Strong words from an elder of the GOP establishment. Romney’s speech comes on the heels of a last-ditch effort to block Donald Trump from capturing the Republican nomination, and the GOP donors, strategists and also-rans are doing everything they can to make sure Trump is short of the majority of delegates he needs on the first ballot to win the nomination at the GOP convention this summer. In a span of one week , you have had members of Congress coming out in staunch opposition to a Trump candidacy, millions of dollars in ad buys in the key states of Florida and Ohio going after Trump’s character and record, and an open letter from respected national security advisers of previous Republican administrations castigating Trump for his open support for torture (since disavowed) and his extortion of traditional allies.  Bill Kristol, the editor of the Weekly Standard, is even threatening to cobble together a third-party ticket in the event that Trump does in fact win the nomination.  And Romney, in an interview with Bloomberg Politics, suggested that a contested Republican convention was perhaps one of the best options that the party has to steal the nomination away from Trump.

At the risk of prognosticating during a campaign that has made all prognosticators look foolish, here is a prediction: none of these efforts, even combined, are likely to avert a Donald Trump nomination or significantly dent his support.

One can disagree with the policies that the New York billionaire has proposed. He is woefully inadequate on pretty much every policy topic: he refuses or simply can’t answer how Mexico will pay for that giant wall along the southern border that he intends to build; his love for Russian President Vladimir Putin is embarrassing, given Putin’s complete disregard for international law and state sovereignty; and his insistence on using inaccurate figures to describe the Iranian nuclear agreement either exposes his great ability to misrepresent or his lack of knowledge about what exactly is in the agreement.  

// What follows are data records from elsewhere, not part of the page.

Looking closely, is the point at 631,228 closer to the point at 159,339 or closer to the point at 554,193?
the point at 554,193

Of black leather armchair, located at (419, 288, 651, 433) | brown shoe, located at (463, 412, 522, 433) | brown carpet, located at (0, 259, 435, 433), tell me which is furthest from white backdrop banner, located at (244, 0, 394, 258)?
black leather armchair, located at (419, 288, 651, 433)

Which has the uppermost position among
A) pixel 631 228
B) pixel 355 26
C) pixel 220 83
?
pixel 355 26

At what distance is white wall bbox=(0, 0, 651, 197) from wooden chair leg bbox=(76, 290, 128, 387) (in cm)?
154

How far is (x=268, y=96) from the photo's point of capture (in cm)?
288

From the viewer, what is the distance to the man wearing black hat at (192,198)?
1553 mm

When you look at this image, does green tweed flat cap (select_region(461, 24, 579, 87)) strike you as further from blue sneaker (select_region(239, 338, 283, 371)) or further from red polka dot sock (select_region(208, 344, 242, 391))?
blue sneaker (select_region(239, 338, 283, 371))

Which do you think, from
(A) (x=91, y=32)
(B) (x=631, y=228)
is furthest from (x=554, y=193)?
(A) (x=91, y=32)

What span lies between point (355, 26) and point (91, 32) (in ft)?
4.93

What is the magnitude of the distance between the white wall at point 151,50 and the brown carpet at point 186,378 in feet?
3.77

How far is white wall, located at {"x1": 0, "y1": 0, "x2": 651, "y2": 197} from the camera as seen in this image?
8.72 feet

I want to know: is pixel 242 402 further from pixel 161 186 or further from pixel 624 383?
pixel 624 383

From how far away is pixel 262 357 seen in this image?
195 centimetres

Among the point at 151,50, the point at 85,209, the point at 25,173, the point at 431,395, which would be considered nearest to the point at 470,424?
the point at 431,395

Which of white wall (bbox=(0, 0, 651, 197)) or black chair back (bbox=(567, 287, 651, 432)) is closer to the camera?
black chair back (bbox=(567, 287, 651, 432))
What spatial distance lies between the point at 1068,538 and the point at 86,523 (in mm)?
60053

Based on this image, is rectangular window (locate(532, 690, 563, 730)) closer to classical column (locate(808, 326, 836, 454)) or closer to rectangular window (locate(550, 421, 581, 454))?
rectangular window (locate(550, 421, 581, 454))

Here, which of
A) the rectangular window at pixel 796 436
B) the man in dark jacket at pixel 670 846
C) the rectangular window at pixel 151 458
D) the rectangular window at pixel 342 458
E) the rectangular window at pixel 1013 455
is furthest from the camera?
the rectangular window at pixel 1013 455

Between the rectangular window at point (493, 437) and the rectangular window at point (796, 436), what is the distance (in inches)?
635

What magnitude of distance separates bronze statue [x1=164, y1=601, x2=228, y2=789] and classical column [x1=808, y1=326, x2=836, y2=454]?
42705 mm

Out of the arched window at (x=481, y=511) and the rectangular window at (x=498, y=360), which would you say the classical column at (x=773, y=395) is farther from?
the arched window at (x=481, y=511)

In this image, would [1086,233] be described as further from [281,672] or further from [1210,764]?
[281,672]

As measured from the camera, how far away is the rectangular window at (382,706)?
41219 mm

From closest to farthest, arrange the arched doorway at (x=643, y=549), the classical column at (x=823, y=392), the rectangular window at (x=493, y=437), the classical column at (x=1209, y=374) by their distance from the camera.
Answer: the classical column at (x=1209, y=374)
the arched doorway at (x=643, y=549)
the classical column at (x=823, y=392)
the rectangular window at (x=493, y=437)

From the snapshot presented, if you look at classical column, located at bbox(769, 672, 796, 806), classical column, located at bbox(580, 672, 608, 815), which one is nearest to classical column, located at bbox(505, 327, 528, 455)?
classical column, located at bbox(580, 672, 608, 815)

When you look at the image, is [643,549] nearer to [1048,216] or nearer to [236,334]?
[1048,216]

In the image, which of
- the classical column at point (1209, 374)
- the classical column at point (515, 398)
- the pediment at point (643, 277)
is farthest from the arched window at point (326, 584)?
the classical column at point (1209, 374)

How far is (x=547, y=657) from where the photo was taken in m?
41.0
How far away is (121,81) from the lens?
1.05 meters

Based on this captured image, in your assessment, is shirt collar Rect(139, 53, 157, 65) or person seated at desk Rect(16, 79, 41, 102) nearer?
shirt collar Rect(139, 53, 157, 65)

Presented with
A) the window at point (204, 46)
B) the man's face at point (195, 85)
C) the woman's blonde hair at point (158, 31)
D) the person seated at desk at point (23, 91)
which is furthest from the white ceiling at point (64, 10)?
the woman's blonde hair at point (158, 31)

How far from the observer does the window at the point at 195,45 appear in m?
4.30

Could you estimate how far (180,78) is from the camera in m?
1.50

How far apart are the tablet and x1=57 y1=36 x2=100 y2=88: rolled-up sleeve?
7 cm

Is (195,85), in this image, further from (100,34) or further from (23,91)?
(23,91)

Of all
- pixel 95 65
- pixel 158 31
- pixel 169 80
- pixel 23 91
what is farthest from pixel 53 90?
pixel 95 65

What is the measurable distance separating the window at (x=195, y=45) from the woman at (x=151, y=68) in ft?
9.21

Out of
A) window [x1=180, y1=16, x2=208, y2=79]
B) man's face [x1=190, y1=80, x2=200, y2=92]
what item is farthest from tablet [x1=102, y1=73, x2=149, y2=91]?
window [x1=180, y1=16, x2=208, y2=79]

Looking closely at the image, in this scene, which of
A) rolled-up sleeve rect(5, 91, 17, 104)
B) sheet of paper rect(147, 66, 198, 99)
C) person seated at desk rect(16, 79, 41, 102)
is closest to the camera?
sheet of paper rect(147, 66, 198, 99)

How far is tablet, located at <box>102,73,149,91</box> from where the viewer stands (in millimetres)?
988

None of that, however, seems to hurt his poll numbers or crack his solid base of support. Trump’s margins of victory (10 points in South Carolina, 22 points in Nevada, 31 points in Massachusetts, 22 points in Alabama, 14 points in Georgia) would be an impressive feat for a normal politician. For Trump, the anti-politician that the GOP establishment wrote off last July and August as a joke, those margins simply feed his already large ego.

As a centrist, I am solidly opposed to a Donald Trump presidency. I firmly believe that a Trump presidency would be horrible for the country and would transform America’s image as a nation that is welcoming to immigrants to one that is hostile to new people coming in. But you cannot deny the man’s political success: despite the stupid things he says on the trail and the efforts by the establishment to take him down through millions of dollars in ads and the unleashing of the GOP’s foreign policy brain trust, Trump is the indisputable Republican frontrunner.